Dr. Carafano then goes on to examine the topics -- Change on Cuba, Dumbing Down Missile Defense, Gutting the Defense Budget, Ho-Hum on Homeland Security, Detainee and Counterterrorism Policy in Disarray, and more.
* "100 Days, 100 Mistakes." Compiled by various writers and published in the New York Post.
* "A Hundred Days of Media Love" by Brent Bozell
There's something very curious -- even laughable -- about watching the media assemble to offer President Obama a grade after the first 100 days. They weren't exactly a team of dispassionate scientists in a lab. They continue to be what they've been all along -- a rolling gaggle of Obama cheerleaders -- only before it was a campaign, and now it's an administration. So now they're assessing whether their awe-inspiring historic candidate still glows with the luster of victory. Hmm ... let's see. They applied the luster, they boasted of the luster, and you can bet your bottom dollar they'll continue doing both...
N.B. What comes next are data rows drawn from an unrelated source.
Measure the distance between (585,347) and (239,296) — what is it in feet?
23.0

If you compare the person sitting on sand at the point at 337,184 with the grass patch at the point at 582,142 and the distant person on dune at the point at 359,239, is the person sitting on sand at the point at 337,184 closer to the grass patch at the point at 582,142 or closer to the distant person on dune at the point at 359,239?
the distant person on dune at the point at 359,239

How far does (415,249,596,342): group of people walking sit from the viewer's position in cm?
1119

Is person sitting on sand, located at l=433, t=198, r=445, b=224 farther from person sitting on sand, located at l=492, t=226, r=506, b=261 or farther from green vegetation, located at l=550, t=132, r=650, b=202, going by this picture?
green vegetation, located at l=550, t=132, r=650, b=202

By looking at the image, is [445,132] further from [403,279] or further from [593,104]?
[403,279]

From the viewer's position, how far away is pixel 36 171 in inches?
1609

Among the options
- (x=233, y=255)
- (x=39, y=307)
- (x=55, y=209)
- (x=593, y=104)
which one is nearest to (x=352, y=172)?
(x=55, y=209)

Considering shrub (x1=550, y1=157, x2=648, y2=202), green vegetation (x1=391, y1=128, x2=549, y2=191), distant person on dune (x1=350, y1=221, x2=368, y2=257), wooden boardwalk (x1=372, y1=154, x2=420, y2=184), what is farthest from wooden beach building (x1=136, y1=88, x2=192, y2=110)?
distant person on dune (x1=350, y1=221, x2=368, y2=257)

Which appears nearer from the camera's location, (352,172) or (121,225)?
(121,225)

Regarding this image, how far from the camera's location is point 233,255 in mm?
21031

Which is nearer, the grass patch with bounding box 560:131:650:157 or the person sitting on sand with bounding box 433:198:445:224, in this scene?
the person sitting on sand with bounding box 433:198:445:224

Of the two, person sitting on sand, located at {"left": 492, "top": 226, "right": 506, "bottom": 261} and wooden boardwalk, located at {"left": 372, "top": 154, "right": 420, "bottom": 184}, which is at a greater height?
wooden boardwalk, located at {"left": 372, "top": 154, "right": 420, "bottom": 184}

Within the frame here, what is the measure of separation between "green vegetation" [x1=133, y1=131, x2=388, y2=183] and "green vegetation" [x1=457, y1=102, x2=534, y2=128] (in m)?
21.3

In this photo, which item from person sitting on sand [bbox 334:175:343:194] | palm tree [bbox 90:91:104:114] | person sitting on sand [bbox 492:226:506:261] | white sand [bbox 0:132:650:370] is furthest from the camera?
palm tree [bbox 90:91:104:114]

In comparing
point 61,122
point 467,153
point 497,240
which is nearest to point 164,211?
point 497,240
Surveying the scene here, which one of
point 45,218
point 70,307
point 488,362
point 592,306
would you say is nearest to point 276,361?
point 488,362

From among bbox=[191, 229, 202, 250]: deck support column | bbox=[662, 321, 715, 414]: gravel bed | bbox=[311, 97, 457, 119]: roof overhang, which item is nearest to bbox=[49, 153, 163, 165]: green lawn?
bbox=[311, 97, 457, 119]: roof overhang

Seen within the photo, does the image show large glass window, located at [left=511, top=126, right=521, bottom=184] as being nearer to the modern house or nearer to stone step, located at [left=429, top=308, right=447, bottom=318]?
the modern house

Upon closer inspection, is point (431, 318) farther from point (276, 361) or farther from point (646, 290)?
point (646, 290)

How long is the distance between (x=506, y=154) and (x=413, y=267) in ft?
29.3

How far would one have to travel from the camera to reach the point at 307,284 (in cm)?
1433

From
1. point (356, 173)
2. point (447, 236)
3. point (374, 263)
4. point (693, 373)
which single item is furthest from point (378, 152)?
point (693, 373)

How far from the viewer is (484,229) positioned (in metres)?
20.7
A Media Research Center study of all 852 stories about the Obama administration on ABC's "World News," "CBS Evening News" and "NBC Nightly News" from Jan. 20 through April 15 found most of the coverage tilted in favor of Obama's liberal agenda, with conservative spokesmen and experts virtually shut out of the debate.
None of the three broadcast networks aired a single story on whether the new president's economic policies were driving America toward European-style socialism. Not a single network news reporter used the term "socialist" to describe how his policies are shifting economic authority to the federal government. On only four occasions was the word "socialist" used on camera at all -- all by outside sources.
Network reporters never called Obama or his agenda even "liberal." NBC and CBS never used the word, and ABC only aired the term twice, citing Republicans using the word "liberal" to describe White House policies. On three of these major economic policies -- his banking bailout, his auto bailout and his plans for socialized medicine -- the networks never had a single soundbite from a conservative expert. After 100 days, the media still look more like the president's advertising team than the people's watchdog.